Thursday, January 15, 2009

Maddow, Herbert, Website Urge US to Get Afghanistan Right



Meet the new boss, same as the old boss. I can’t believe I just had to type that, but when it comes to US policymakers vis-à-vis America’s war footing, the Obama Administration is looking all too ready to embrace the melodic cynicism of Pete Townsend.

Rachel Maddow began a Tuesday segment on Afghanistan by reporting with a degree of disbelief that Bush appointee Lt. General Douglas E. Lute would stay on as Barack Obama’s War Czar (officially the Assistant to the President and Deputy National Security Advisor for Iraq and Afghanistan). Add Lute to a team that already includes Bush warriors Robert Gates and David Petraeus, along with a new Secretary of State that has a few authorization for military force votes under her belt, and one might be inclined to start checking one's pockets for missing change.
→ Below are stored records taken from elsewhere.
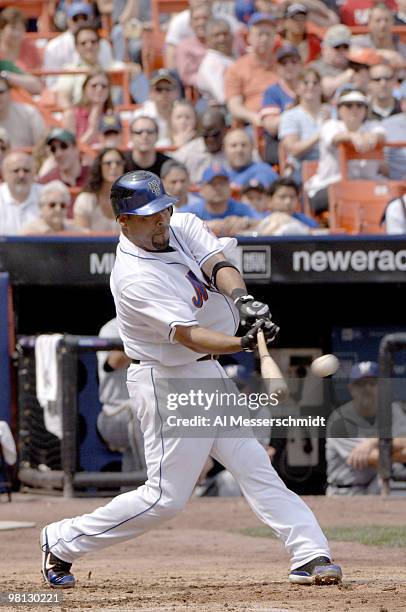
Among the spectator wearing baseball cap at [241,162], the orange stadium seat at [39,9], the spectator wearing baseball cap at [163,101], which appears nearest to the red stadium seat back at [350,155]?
the spectator wearing baseball cap at [241,162]

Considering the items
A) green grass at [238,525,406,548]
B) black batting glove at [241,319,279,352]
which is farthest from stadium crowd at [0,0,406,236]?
black batting glove at [241,319,279,352]

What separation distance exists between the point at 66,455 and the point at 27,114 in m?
3.64

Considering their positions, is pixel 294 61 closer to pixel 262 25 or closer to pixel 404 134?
pixel 262 25

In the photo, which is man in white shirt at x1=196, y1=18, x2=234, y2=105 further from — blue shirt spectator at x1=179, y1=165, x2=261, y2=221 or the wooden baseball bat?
the wooden baseball bat

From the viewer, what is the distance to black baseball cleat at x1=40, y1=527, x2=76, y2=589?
533cm

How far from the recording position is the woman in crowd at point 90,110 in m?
11.6

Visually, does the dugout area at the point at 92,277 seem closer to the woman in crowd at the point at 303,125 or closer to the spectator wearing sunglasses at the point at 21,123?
the woman in crowd at the point at 303,125

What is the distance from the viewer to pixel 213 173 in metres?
9.55

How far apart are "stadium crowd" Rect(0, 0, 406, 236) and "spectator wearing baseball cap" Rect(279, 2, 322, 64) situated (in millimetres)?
19

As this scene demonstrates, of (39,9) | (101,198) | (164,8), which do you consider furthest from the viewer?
(39,9)

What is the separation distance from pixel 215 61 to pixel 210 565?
271 inches

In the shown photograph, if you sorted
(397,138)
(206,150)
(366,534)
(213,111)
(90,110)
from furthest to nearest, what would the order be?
(90,110) < (397,138) < (213,111) < (206,150) < (366,534)

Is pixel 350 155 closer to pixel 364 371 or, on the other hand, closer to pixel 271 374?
pixel 364 371

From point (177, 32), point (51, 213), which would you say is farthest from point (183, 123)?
point (51, 213)
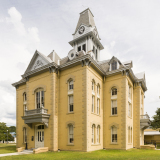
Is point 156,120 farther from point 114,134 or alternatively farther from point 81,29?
point 81,29

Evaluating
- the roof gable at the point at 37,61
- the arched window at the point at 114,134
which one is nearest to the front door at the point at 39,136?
the roof gable at the point at 37,61

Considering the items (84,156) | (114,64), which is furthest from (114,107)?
(84,156)

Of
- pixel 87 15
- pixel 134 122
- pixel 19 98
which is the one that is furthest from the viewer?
pixel 87 15

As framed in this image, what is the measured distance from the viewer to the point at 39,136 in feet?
74.4

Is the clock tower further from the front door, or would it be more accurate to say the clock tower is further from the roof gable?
the front door

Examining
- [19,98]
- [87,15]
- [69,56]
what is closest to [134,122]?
[69,56]

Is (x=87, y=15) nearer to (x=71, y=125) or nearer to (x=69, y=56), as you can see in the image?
(x=69, y=56)

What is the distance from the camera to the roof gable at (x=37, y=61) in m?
23.9

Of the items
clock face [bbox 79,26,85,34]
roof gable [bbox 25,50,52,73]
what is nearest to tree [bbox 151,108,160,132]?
clock face [bbox 79,26,85,34]

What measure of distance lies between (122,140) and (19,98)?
19.6m

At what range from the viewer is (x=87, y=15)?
3494cm

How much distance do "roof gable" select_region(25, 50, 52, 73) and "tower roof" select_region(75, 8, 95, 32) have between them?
45.0ft

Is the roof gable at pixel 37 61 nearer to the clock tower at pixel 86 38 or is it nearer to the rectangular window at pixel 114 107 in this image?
the clock tower at pixel 86 38

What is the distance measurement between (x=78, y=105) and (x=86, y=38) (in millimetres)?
15735
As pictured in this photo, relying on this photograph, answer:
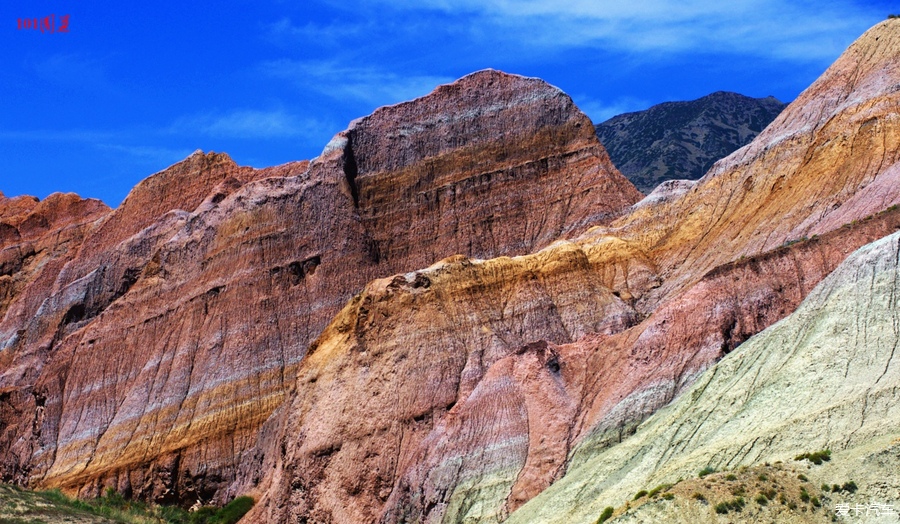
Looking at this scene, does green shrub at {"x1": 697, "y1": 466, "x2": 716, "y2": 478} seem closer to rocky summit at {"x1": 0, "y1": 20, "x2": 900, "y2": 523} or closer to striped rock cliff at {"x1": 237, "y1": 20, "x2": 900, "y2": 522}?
rocky summit at {"x1": 0, "y1": 20, "x2": 900, "y2": 523}

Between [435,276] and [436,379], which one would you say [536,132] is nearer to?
[435,276]

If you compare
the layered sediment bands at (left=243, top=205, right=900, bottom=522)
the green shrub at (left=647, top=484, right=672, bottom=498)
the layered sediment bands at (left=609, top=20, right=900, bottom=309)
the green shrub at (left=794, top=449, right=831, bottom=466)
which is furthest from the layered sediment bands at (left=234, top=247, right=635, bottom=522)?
the green shrub at (left=794, top=449, right=831, bottom=466)

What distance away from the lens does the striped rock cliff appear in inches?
2031

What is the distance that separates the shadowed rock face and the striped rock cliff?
4772 mm

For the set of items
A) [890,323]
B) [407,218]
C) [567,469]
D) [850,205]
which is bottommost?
[567,469]

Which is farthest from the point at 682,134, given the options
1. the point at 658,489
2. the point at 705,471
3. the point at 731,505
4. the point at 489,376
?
the point at 731,505

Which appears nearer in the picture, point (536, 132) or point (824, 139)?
point (824, 139)

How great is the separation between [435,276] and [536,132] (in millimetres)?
16285

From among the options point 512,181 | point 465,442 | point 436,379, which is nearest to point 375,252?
point 512,181

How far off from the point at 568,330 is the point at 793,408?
21.8 metres

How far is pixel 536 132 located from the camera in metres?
78.8

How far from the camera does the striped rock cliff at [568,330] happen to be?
51594mm

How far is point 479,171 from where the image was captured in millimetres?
78562

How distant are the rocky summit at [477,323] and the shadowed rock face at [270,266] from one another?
140 mm
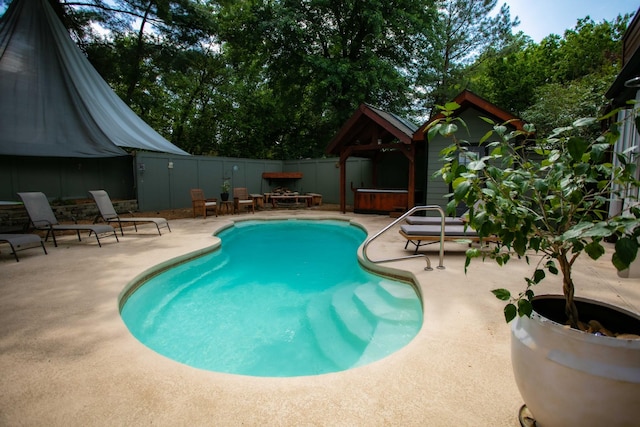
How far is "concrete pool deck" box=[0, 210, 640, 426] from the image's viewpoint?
5.88ft

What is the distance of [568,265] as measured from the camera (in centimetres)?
147

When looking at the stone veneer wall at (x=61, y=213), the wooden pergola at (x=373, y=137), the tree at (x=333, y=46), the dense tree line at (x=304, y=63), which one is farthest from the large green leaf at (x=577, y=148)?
the tree at (x=333, y=46)

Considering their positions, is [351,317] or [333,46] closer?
[351,317]

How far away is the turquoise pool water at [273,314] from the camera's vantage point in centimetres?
327

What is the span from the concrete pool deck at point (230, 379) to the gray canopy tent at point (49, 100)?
347 centimetres

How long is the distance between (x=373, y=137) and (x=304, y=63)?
7235 mm

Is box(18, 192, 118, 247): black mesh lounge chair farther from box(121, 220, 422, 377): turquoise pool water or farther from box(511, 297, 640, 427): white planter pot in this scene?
box(511, 297, 640, 427): white planter pot

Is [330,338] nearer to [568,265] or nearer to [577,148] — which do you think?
[568,265]

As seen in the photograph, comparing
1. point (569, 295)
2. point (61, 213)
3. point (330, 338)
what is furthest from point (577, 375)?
point (61, 213)

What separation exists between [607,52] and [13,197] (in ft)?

Take, for example, a front-page article from yesterday’s Washington Post reporting that the incoming president plans to sign off on a Pentagon plan to send an additional 30,000 US troops into Afghanistan. This “plan,” says WaPo, is designed to “help buy enough time for the new administration to reappraise the entire Afghanistan war effort and develop a comprehensive new strategy for what Obama has called the ‘central front on terror.’”

Escalate the conflict while you think about what to do. . . isn’t that the kind of “shoot first, ask questions later” approach voters rejected just ten august weeks ago?

Some folks have a different idea: How about we ask those questions first? One group of such people have put together Get Afghanistan Right, a campaign and affiliated website that opposes the escalation and calls for an informed discussion of alternative, non-military strategies to end the conflict and stabilize the region. (Full disclosure: I know many of the people working on GAR, and was an early supporter of their efforts.) Maddow gave getafghanistanright.com a nice plug in her Tuesday broadcast.

Another prominent voice asking the Obama Administration not to deepen the quagmire is New York Times columnist Bob Herbert. “Get out of it as quickly as you can,” says Herbert.

Herbert draws a comparison with an incoming Kennedy administration escalating US involvement in Vietnam while it tried to define its strategy.

Herbert, Maddow, and the writers and activists at Get Afghanistan Right want some questions answered by the soon-to-be president before any more treasure is expended in the Afghani conflict; as I see it, they go something like this:

  • What are the goals of US involvement?
  • What is the main objective of the military strategy?
  • What would “victory” look like, and what allows US troops to leave?
  • How will we pay for an escalation in Afghanistan?
  • What diplomatic and non-military aid initiatives will the US pursue in the immediate future?
  • What role does Pakistan (and other surrounding nations) play in this conflict and its solution?
  • What kind of permanent presence in Afghanistan does the Obama Administration envision, and how does that benefit America and the region?
  • What is the plan for de-escalating the US military presence?

Without answering those questions—both internally and publicly—Obama’s posture on Afghanistan fails to make the transition from campaign rhetoric to presidential leadership. It is up to a President Obama to do more than escalate while he thinks about what to do next; he has to make the case for his defense policy—he owes it to the troops, he owes it to the country, and, not least, he owes it to himself.

Only in that explanation, that teaching moment, the answers to the questions asked above will Americans have any hope to believe we, uh, won’t get fooled again.